装いと異文化コミュニケーション


 随分前にページを設定したものの、どうやら公開ブログには一定の不文律があるらしい、と気づいて以来、すっかり気後れしてしまった。
 何せ日記といえば、日々のあれこれの中で起きる心の機微の変化のようなものを綴り、文章化することで、物事に対する気持ちの整理・追体験の中から思索を深め、あるいは心情吐露によってある種のカタルシスを得るもの、という思い込みがある。だから、特定の個人についての記載は×、あまりに私的な主観に基づく話も×、愚痴や不満も×(書くのは勝手かも知れないけど、読む方は面白くもないもんね。)、となると、ブログ書くのも一種“仕事的”割切り、客観性みたいなものが必要なんだな、とこれまでいくつかのブログを拝読する中でひそかに感心していた次第。。

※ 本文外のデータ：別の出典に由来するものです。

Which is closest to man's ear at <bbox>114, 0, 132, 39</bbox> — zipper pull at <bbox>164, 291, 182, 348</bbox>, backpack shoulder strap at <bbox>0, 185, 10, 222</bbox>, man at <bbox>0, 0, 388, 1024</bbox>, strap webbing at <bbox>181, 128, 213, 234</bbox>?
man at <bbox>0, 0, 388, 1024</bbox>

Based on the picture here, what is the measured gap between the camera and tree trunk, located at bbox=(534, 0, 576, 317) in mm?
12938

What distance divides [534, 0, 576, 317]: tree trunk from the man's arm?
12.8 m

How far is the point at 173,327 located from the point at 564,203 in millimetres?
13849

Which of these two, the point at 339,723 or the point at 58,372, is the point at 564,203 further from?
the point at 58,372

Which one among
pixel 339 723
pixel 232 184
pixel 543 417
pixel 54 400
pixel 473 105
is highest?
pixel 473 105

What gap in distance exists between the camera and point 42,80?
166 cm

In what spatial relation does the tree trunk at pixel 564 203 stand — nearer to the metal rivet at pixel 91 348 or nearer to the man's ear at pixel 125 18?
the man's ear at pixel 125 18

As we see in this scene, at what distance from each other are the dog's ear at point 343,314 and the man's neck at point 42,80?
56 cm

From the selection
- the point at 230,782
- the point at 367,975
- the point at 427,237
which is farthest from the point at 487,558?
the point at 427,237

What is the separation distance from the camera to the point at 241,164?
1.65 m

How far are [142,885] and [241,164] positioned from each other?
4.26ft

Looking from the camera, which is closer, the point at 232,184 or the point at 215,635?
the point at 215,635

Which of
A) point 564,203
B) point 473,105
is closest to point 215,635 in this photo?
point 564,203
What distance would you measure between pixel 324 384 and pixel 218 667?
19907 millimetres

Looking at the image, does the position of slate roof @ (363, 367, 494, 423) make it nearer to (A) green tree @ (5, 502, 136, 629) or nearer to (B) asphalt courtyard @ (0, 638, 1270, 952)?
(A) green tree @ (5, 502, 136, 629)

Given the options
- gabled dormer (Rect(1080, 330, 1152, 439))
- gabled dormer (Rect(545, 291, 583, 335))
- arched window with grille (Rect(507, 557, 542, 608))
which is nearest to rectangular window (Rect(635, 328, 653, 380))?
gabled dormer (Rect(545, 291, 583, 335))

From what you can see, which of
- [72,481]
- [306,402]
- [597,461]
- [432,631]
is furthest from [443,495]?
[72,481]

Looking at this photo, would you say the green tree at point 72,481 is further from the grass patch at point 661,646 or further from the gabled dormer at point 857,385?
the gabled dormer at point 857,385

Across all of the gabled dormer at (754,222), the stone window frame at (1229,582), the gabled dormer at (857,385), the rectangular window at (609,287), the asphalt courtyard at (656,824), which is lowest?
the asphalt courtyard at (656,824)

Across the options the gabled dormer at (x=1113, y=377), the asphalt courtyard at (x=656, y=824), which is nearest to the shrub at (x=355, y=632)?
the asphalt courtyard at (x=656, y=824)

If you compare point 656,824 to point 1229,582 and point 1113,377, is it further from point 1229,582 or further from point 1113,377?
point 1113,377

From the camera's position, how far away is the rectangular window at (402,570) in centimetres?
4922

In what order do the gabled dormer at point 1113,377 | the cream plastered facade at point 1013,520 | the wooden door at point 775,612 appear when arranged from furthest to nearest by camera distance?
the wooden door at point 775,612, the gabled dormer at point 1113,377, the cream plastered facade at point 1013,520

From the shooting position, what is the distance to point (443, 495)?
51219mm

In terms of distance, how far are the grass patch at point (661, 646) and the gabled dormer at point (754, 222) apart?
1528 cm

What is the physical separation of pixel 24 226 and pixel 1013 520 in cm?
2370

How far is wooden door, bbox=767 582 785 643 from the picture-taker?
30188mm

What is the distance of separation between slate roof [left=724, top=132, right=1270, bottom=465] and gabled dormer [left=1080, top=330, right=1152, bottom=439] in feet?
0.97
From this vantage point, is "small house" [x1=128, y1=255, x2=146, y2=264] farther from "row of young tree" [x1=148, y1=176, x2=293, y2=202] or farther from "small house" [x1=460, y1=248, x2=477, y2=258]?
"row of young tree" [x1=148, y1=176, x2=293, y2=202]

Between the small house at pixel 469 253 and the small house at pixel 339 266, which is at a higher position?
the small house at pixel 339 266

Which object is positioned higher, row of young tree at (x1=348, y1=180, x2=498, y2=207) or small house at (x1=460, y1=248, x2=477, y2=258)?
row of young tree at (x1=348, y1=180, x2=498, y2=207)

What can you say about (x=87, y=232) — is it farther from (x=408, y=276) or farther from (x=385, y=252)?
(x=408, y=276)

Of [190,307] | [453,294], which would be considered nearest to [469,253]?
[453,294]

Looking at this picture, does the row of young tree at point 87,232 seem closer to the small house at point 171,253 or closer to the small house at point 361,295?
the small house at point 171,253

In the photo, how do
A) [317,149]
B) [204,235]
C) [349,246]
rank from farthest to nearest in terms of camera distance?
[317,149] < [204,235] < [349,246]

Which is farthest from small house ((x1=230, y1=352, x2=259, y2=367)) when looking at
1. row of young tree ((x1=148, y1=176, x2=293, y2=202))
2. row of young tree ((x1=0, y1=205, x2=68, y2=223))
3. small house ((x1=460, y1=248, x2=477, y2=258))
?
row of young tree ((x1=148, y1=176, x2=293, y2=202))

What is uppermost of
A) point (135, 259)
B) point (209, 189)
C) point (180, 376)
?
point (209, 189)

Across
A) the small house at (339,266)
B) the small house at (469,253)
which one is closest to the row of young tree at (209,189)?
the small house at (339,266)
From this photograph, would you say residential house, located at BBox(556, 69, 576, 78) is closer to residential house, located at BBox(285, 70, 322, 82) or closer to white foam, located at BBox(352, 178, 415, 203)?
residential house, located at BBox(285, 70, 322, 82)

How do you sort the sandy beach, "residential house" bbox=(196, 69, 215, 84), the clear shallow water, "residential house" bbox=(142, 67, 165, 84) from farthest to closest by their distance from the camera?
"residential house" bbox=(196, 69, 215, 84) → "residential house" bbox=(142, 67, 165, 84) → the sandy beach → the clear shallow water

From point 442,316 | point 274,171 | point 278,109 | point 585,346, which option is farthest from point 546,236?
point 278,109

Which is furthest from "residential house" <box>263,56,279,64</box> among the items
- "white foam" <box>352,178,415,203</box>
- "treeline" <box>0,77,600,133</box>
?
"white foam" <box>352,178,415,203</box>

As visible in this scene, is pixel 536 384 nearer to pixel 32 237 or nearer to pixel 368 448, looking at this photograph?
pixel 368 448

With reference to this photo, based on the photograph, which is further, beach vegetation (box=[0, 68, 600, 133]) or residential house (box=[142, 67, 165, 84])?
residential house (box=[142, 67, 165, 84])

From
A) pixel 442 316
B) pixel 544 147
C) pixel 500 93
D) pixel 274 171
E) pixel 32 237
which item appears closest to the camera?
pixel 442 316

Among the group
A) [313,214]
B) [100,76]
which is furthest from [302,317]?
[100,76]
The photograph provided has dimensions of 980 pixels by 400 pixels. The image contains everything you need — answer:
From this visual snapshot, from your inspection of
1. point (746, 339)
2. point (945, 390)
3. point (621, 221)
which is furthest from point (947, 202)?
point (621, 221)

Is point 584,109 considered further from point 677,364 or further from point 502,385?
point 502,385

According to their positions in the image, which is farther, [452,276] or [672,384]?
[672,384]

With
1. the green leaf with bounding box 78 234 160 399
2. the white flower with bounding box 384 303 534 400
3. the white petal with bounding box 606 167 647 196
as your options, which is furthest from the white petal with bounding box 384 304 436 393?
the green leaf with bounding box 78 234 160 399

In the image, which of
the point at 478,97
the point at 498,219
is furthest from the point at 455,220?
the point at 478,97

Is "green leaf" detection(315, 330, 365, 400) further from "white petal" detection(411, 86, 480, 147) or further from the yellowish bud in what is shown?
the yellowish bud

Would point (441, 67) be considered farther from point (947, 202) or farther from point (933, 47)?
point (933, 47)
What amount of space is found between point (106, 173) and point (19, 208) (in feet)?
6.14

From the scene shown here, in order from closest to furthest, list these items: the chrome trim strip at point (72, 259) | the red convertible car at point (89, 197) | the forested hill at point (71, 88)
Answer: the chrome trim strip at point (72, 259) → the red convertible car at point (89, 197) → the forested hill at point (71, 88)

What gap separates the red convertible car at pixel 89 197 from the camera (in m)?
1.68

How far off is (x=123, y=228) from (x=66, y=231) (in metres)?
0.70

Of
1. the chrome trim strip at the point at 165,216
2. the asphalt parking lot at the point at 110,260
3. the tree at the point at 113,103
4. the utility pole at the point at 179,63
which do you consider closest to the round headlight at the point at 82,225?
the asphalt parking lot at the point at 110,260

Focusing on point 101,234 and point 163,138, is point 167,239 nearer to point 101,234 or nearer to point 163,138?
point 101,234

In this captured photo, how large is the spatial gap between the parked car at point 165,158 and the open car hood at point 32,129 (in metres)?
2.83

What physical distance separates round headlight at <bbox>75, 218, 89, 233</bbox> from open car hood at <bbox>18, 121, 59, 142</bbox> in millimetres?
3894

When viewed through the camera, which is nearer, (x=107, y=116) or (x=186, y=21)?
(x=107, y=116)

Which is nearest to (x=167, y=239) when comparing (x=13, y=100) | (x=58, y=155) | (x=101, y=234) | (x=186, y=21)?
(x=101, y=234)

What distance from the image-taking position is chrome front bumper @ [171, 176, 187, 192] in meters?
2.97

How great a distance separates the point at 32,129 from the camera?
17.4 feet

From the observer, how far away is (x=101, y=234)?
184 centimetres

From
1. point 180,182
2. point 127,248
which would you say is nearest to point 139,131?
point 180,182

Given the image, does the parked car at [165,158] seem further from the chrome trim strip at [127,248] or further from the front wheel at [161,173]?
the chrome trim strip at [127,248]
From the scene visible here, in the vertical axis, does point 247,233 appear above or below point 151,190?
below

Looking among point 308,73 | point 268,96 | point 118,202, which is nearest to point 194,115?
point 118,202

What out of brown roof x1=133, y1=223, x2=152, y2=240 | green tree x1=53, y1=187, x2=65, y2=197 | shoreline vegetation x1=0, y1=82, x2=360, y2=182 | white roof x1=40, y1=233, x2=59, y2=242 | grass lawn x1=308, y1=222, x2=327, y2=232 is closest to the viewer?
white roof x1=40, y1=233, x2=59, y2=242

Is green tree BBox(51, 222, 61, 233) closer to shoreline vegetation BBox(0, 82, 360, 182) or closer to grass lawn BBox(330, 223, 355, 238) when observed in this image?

 だけど今日、“書いてみようかな”と思った、というのは、どういう心境の変化かしらね? ともあれ、期せずして今日は『気楽に書けることから始めてみよう』の記念すべき日になったわけだ。ブログ入門初日のトライアル、というわけだね。。まずは装いとコミュニケーション、ということで、今日の書き込みをしてみようと思う。



「らしさ」の主張

 
 このところのサンパウロは、春の移ろいやすい気候とはいうものの、最高気温が日本の冬並みという日がしばらく続き、ここ2〜3日は日中の最高気温が35℃という猛暑にいきなり突入。そして今日、厚い雲に覆われて再び気温は下がり、久方ぶりの雨は嬉しかったものの、夕刻からまたしても随分冷えてきた。日本じゃ考えられないけど、ウールのセーターとタンクトップを日替わりで着替える有様……。結構濃やかに自分の体調と気温の変化を捉えて対応しなくちゃならない。お子さんのある方たちは尚更大変だね。


 それにしても、ブラジルの社会にあってどういう装いをするか、というのは、欧米ほどではないにせよやっぱり結構重要だと思う。お手伝いさんたちとドナとでは、微妙にニュアンスが違うんだよね。むしろ違えられるようにならなくては、ここでの生活をちゃんと理解したことにならない、とも思う。気候と体調、加えて一歩外に出れば“ドナらしい”装い――これを意識して服装を調えるって、生活を“キチッと締める”上で、結構重要なポイントだと思う。
 赴任してきた当初は、治安上の問題から「華美な服装をしない」というのが最重要課題かつ唯一のルールだったけど、1年半経ってようやく少し余裕を持って装いについて気を配れるようになってきた。
 昔から旅行が好きで、ヨーロッパその他を旅して歩いた経験上、夜の装いには結構気を遣ってきたものの、日常生活のシーンでどんな風に装えばいいのかって、想像以上に難しい。Rua(街路)を歩いて観察しているとある程度は参考になるけど、体型・肌の色・髪の色の違いで、同じ格好をしていても『サマにならない』のが、悲しいかな日本人。さらには歩き方、バッグの持ち方、姿勢、しぐさ……まあ一種のボディランゲージだけど、こういうものってすごく大事な気がする。してまた、日本にいるときにはあまり気にならなかったのも、思えば不思議なものだ。
 かつ(!)、大前提に治安上の問題が避けて通れないハードルとして存在するわけだから、日本や欧米にいるときと違って服やバッグ、ジュエリーで高級感を出す、という最もイージーな手段が通用しない。その制約の中で如何にドナらしく装えるか、っていうのは、ひとつのトライアルだね。(つまり、そんなことにトライできるほど私ヒマです、っていうこと。)


 駐在に出る前に何人ものブラジル在住経験者に話を聞いたけど、だれもそういうことって教えてくれないんだよね。無論、個々人によって価値観も様々だし、「ちゃんとした格好が大事、だけど華美に走らず、コスチュームジュエリーなどをうまく使い、尚且つ周囲への注意を怠らず、歩くときはしっかりした足取りで、隙を見せないことが肝要...」なんて、いちいち説明できない、と思っちゃうのかな?


 でもね、駐在者って、もちろんどこに居を移そうとも、自分の人生真っ只中を驀進中、には変わりないけど、他方、任地の国にあって「日本人のひとつの類型」と見られることも、好むと好まざるとに関わらず事実なわけ。そういう意味ではやっぱりその国の社会に適応しつつ、日本人としてのセンスや価値観をさりげなくアピールする、っていう努力は、重要な課題なんじゃないかな、と思うわけです。


 さてと、初めにしては頑張って書いたな。。明日から書ける日には少しずつ、ここ最近の出来事や旅行のことなど、書けそうなテーマ・話題を探しつつ、ブログに取り組んでみますか!